Дженни спустила ноги, осторожно коснулась сапожком пола. Лед насыщенного синего цвета, каким он никогда не бывает. В полу лениво бродили струйки светлого пламени, точно струи воды. У стен его цвет незаметно перетекал в темно-лиловый, а затем обращался в чистую лазурь свода.
«Да тут все изо льда. – Девушка встала, прошлась, обернулась. – Все! Потолок, стены, пол. Где я?»
Ясный взор не оставлял ее, и Дженни отчетливо слышала присутствие Первых. Произошло то, чего она так боялась – их с Бьорном схватка разбудила тех, кто дремал в этих горах. И хозяева вышли взглянуть, кто это расшалился на крыльце их дома.
Да, они были внутри гор, под ледником, они были во владениях троллей. Дженни подошла к Арвету – он дышал ровно и легко, а рана уже закрылась плотной кровавой коркой, под которой тело быстро восстанавливало поврежденные ткани.

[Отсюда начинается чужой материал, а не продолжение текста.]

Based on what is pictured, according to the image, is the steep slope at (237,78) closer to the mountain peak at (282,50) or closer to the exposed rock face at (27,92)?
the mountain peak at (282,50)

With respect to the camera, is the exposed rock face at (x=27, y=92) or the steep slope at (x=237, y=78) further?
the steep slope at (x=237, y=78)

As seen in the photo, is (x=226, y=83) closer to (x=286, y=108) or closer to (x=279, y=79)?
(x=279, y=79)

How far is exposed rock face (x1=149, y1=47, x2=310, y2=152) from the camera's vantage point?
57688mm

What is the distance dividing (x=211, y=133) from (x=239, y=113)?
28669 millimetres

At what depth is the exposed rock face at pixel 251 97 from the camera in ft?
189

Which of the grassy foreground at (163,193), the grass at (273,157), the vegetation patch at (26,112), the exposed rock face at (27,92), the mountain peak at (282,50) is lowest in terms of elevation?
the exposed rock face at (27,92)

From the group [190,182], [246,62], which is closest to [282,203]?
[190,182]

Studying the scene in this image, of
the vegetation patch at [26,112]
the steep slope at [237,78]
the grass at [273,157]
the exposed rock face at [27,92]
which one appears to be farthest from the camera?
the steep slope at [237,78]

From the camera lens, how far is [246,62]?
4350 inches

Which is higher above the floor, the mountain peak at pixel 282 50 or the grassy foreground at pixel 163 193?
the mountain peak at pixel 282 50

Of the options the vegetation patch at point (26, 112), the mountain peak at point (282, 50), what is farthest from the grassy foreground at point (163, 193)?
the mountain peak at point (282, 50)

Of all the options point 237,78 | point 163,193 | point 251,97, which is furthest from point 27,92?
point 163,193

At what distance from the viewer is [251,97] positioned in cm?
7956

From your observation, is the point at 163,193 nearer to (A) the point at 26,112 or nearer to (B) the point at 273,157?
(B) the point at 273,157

Дженни видела огненный ток крови, несущей питательные вещества, видела, как суетливо дрожат клетки, разрастаясь и залатывая брешь, оставленную пулей Хампельмана, видела, как рубцуются ткани и срастаются мышцы. Через два дня он будет совсем здоров. Люди так быстро не излечиваются, и Дженни уловила в его крови отзвук той самой песни, которая ее разбудила.
«Его почти вылечили, – Дженни одними кончиками пальцев коснулась его руки в области раны, затем нерешительно провела по щеке. – Он так ничего и не сказал, когда я его… поцеловала».
«Дала ему ясный взор! – одернула себя девушка. – Целуют в губы, а я только дотронулась до его глаз! Практически только подышала на них! К тому же он сказал в ответ – «пойдем», или «быстрее», или «чего ты копаешься». Что-то в этом роде».
К носилкам Бьорна она приблизилась с опаской. Ничего острого, колющего, режущего или огнестрельного под рукой не было, поэтому она выдернула один из шестов своих носилок и направилась проведывать Бьорна.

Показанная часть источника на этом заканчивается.